A little less science, a little more art
“Over the years we had such a monumental shift towards performance media and a lot of trackable digital channels. Now we’re seeing some shift back from that. Have we gone too far with performance media and not really focused more on brand building, brand awareness, brand affinity and upper-funnel channels. I’m starting to hear those conversations with clients that relied heavily on performance media and those lower-funnel tactics. Is this that catalyst to shake things out and re-shift back a bit more to some of those upper-funnel channels?”
“Unfortunately, we’ve rotated to the science of marketing [more] than the art. And the art of marketing has become a slave to the measurement and science of marketing. We need to bring a bit of the art back, but it’s a hard sell.”
Color by numbers
One of the few areas in media that grew in 2020 was consumer spending on media content and technology, despite large-scale job losses as a result of the global pandemic, according to PQ Media.
Overall global consumer spend in 2020 is estimated to have grown 6.1% to $2.012 trillion, broken down by $777.39 billion on content and $1.235 trillion on tech.
Within that, consumer spending on traditional media declined 3.2% to $580.69 billion, while spending on digital media surged 10.4% to $1.432 trillion.
According to PQ, the fastest growing consumer media spending category in 2020 was digital audio services, which exploded 40% to almost $31 billion, while the biggest drop affected traditional film/home video, which plummeted 46.2% to $43.05 billion.
As for the future, PQ predicts growth in consumer spending on media will slow slightly to 6% in 2021, and decelerate more markedly in 2022 and 2023, as adults return to their offices and kids return to in-class school, according to Patrick Quinn, PQ Media CEO.
Takeoff and landing
- GroupM’s Mediacom hired Liza Davidian away from OMD to serve as executive vp of investment and activation, and Yorlene Goff from Publicis Spine to be executive director of people. Both will report to U.S. CEO Sasha Savic.

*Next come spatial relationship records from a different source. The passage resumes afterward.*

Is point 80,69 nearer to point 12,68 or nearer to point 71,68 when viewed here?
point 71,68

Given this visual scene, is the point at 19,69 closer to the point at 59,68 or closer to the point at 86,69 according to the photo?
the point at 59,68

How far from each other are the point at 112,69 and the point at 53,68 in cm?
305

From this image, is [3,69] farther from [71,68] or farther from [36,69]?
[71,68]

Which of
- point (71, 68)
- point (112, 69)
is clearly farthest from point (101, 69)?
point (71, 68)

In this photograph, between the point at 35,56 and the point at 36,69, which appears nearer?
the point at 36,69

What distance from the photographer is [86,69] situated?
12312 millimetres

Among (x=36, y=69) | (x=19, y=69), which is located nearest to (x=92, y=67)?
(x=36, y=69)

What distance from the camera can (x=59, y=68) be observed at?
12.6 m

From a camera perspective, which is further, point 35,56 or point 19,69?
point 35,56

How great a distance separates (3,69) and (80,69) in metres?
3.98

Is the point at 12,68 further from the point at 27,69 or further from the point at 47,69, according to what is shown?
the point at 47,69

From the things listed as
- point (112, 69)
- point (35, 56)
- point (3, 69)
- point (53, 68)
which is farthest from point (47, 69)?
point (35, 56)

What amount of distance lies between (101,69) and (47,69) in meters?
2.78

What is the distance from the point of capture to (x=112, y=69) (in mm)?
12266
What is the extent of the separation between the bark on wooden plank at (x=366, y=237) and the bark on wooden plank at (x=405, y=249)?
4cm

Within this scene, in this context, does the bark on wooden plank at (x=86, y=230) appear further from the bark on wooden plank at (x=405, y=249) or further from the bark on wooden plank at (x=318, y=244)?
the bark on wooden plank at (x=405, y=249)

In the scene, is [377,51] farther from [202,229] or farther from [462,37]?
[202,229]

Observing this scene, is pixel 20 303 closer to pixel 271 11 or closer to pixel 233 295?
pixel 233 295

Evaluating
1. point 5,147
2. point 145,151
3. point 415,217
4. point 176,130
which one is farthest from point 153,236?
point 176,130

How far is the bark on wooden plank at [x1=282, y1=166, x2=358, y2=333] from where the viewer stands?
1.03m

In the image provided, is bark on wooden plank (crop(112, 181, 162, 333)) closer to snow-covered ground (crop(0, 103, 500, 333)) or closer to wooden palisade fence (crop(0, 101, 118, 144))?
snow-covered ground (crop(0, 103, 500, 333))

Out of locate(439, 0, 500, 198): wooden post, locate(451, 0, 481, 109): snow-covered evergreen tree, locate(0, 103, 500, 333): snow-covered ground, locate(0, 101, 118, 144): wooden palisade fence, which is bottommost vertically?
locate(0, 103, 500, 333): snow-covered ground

- IPG’s Mediahub named an executive director for its flagship New York office, hiring Alejandro Clabiorne, who was most recently CEO of PHD Latin America and global executive sponsor for Diversity. Clabiorne will report to U.S. CEO Sean Corcoran.
- With a new CMO in place for Australia/New Zealand, PepsiCo put that region’s media business up for review, work that’s been handled by Omnicom’s PHD unit.
- Reddit last week announced it signed an “enterprise partnership agreement” with Omnicom Media Group that gives its media agencies’ clients deeper integration access into the digital destination.
“GDPR probably strengthened Google in Europe because Google had a much better platform to be able to monetize and engage customers via their identity solutions. It hurt every other single publisher, which had to require consent from every visitor to their page. So it’s going to strengthen Google, and Walmart and Target more in their ecosystems. We support an open Web.”
— A major media buyer speaking about the impact of privacy regulation on publishers.